Charulata (1964), the story of a housewife’s unbidden passion for her husband’s cousin, contained some of Mitra’s finest work. Its best regarded scenes include the lonely Charulata’s long walk along the windows of her home, through which she spies on passersby with her lorgnette. In another iconic sequence, Charulata swings in the garden while gazing at the relative to whom she has shifted her affections. Mitra placed his camera on the swing, inviting viewers to accompany the lurching in Charulata’s heart.

“The intricacy of shooting nearly all of Charulata inside a studio is fantastic,” filmmaker Dilip Varma said. “The magic of bounce lighting is impressive and has such subtlety and grace.”

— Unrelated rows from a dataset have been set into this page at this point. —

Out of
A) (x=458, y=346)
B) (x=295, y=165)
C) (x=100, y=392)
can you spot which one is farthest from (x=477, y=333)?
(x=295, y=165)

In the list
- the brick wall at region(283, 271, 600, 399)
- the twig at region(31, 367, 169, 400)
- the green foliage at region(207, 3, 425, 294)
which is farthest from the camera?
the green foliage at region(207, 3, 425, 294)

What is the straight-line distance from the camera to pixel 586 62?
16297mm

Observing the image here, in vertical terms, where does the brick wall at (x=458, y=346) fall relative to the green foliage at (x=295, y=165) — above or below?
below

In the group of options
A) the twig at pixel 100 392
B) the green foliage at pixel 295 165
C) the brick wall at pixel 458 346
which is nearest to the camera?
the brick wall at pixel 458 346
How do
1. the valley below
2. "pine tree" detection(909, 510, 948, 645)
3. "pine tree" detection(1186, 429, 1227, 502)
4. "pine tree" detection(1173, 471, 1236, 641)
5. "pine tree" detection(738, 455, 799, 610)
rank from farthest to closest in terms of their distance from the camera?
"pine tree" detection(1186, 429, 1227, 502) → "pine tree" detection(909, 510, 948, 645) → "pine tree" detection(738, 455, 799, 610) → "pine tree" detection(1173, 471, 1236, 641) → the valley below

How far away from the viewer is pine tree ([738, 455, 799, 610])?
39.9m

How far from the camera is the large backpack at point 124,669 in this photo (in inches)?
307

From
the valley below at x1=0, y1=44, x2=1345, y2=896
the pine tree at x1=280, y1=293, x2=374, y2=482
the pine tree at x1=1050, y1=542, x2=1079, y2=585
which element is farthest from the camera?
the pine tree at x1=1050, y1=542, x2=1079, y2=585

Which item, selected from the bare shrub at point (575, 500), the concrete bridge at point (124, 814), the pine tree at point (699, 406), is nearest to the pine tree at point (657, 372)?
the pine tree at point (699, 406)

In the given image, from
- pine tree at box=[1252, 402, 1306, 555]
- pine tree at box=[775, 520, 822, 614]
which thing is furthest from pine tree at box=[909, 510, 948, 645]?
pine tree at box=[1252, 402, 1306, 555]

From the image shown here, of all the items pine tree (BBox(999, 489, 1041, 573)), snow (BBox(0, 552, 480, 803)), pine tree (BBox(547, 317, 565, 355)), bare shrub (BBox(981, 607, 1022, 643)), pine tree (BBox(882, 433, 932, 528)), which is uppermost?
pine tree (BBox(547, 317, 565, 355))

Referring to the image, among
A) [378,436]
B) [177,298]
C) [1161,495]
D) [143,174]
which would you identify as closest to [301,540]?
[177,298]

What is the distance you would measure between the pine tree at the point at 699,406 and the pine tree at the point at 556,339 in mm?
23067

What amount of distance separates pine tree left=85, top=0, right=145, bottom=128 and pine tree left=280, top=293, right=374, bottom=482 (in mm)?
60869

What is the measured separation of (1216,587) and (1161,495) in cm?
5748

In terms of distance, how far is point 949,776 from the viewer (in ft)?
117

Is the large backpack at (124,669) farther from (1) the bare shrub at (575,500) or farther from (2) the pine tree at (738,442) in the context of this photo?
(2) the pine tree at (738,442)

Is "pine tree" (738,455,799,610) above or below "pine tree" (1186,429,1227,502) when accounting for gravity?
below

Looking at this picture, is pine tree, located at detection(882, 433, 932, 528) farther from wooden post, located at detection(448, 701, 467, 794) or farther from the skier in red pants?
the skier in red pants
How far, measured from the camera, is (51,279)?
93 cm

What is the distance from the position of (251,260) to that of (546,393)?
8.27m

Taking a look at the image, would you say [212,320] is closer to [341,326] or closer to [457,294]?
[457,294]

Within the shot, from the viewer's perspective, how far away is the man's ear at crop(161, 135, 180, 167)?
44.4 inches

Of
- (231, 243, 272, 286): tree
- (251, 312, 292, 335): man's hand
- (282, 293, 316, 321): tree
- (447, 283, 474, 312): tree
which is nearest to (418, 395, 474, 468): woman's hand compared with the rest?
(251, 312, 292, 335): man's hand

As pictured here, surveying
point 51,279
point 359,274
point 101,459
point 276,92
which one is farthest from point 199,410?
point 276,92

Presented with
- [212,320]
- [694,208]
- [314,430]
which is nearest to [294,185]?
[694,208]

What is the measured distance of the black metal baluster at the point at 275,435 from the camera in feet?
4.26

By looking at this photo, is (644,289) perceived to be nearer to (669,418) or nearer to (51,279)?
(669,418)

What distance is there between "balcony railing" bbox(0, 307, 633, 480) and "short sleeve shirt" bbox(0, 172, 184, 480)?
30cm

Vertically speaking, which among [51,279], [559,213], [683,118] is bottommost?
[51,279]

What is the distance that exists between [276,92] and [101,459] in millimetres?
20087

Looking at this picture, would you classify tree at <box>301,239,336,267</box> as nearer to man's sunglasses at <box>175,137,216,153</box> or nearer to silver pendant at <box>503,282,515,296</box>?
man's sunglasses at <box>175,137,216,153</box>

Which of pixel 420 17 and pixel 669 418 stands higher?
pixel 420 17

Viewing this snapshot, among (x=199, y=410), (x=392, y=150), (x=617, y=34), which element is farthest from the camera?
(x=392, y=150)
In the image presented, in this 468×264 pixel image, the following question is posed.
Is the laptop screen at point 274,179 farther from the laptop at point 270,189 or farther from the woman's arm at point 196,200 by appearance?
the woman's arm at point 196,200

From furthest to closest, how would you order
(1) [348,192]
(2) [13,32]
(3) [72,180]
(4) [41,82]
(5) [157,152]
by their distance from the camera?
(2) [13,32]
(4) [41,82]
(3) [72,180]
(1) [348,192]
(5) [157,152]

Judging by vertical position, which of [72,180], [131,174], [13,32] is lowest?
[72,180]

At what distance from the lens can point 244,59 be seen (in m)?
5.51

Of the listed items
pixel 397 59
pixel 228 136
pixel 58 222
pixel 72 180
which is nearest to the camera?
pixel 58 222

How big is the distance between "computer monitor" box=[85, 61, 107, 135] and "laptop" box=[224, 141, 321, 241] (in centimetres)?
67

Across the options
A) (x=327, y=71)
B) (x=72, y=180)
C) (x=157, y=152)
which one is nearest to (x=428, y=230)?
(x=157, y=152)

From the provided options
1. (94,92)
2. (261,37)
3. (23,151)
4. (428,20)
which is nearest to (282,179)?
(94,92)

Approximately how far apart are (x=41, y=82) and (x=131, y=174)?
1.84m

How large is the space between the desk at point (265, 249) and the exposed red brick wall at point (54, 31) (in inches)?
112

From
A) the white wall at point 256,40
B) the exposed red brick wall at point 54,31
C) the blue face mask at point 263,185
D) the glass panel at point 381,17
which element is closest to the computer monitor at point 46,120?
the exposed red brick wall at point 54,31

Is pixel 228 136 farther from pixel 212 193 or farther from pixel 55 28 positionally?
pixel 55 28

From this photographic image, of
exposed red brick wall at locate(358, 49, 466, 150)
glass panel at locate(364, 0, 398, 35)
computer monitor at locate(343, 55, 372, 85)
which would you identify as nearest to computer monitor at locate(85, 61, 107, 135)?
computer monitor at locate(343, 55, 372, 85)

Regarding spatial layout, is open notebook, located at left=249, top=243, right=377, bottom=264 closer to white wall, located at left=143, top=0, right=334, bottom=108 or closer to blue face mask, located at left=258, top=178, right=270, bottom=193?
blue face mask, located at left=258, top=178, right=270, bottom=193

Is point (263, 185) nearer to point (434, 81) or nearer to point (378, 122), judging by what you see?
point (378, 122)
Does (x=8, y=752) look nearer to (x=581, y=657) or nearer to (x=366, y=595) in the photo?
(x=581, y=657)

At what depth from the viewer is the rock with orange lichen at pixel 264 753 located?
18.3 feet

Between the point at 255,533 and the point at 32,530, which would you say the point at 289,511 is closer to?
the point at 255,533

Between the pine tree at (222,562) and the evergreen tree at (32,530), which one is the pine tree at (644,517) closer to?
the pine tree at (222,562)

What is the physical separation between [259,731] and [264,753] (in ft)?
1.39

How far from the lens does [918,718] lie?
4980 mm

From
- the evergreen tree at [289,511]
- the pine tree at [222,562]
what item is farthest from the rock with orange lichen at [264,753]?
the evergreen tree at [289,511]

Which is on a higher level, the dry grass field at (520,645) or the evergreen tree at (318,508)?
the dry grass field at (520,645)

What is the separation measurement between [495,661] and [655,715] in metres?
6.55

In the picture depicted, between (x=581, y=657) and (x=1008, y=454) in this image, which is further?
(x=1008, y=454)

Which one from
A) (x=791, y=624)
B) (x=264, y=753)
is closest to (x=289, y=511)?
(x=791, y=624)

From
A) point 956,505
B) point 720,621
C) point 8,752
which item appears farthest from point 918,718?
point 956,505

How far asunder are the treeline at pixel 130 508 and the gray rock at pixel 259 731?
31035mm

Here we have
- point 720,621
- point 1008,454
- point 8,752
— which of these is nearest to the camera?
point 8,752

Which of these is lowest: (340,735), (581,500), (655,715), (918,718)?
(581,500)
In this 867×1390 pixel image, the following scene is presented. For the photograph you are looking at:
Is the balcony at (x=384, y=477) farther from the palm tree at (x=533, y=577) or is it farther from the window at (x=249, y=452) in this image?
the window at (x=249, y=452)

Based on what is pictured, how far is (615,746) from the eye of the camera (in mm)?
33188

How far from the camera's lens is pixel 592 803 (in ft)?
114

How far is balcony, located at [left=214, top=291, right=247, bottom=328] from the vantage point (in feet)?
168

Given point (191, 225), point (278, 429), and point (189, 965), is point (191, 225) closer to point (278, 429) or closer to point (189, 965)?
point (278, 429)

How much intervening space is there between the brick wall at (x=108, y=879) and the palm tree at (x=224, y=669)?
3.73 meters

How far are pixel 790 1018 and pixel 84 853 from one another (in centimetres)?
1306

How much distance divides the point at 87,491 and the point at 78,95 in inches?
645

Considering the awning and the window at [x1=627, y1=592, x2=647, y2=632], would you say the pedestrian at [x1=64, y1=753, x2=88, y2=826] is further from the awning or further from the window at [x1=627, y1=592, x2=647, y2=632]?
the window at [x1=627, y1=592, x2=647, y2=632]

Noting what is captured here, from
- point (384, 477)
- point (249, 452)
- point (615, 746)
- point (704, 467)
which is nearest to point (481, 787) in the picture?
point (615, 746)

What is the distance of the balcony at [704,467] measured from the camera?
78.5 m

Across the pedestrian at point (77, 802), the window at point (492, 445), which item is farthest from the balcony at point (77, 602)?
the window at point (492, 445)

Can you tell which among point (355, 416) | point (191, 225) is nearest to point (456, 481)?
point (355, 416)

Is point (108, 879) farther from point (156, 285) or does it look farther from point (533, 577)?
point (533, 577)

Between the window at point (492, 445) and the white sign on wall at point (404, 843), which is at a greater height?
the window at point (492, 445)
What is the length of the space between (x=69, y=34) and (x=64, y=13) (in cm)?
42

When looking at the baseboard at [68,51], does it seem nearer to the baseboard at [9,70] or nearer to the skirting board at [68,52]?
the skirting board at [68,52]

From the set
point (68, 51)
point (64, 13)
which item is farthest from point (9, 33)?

The film seems to have been one of Mitra’s personal favourites. “In his wallet, he had the negative of a close-up of Madhabi from Charulata, wrapped in cellophane,” said director and cinematographer Ranjan Palit.

Charulata (1964). Courtesy RD Bansal.

In one of his essays, Ray described Mitra’s camerawork as “truthful, unobtrusive and modern”. Yet, differences between Ray and Mitra began to appear during the making of Charulata. Ray’s cinematic prowess was the stuff of legend: in addition to writing screenplays, he picked his cast, designed the posters and composed musical scores for all his films from Teen Kanya onwards. In 1961, with Charulata, Ray began operating the camera – putting his eye to the viewfinder and guiding the shots, rather than letting Mitra do the job.

“This is not because I do not trust my cameraman’s abilities, but because I want to know exactly at all times how a shot is going, not only in terms of acting, but of acting viewed from a chosen set-up which imposes a particular spatial relationship between the actors,” Ray noted in an essay in the anthology Our Films Their Films.

By this time, Ray was already the most recognised and feted Indian director in the West. His productions travelled frequently to festivals and were released in Europe and America. Ray was a home-grown international personality, the darling of the critics and the envy of his peers.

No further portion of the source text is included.